• **Exercise aim**
In the entries that follow, find the line containing "Муза эпической поэзии , науки и философии."; from there, copy every line exactly through the line containing "в книге хранит".
Data for this task: Begin
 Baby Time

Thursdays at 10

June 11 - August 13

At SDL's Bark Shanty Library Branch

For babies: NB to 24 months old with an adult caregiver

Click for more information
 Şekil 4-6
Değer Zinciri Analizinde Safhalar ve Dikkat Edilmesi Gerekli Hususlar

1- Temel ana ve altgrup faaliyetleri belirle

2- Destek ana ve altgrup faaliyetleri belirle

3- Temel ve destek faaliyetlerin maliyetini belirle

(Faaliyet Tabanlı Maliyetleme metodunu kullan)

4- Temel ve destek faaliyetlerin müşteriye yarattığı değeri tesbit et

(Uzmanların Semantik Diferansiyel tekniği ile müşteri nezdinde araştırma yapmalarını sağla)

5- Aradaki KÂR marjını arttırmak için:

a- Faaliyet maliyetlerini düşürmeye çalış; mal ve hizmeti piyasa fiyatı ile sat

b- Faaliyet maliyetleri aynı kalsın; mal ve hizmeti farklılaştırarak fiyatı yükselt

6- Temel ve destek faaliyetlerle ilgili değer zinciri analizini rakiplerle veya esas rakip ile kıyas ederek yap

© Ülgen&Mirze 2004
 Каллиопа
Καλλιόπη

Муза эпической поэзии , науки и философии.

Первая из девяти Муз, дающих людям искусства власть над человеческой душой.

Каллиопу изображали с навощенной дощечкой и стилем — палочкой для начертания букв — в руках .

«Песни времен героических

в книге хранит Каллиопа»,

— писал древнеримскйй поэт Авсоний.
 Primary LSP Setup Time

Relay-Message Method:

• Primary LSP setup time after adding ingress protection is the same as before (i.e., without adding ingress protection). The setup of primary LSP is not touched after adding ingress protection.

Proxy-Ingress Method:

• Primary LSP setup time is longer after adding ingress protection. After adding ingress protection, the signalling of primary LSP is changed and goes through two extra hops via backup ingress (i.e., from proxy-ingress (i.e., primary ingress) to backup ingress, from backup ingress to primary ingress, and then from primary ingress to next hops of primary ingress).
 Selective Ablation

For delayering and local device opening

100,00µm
Data for this task: End
• **Exercise response**
Муза эпической поэзии , науки и философии.

Первая из девяти Муз, дающих людям искусства власть над человеческой душой.

Каллиопу изображали с навощенной дощечкой и стилем — палочкой для начертания букв — в руках .

«Песни времен героических

в книге хранит Каллиопа»,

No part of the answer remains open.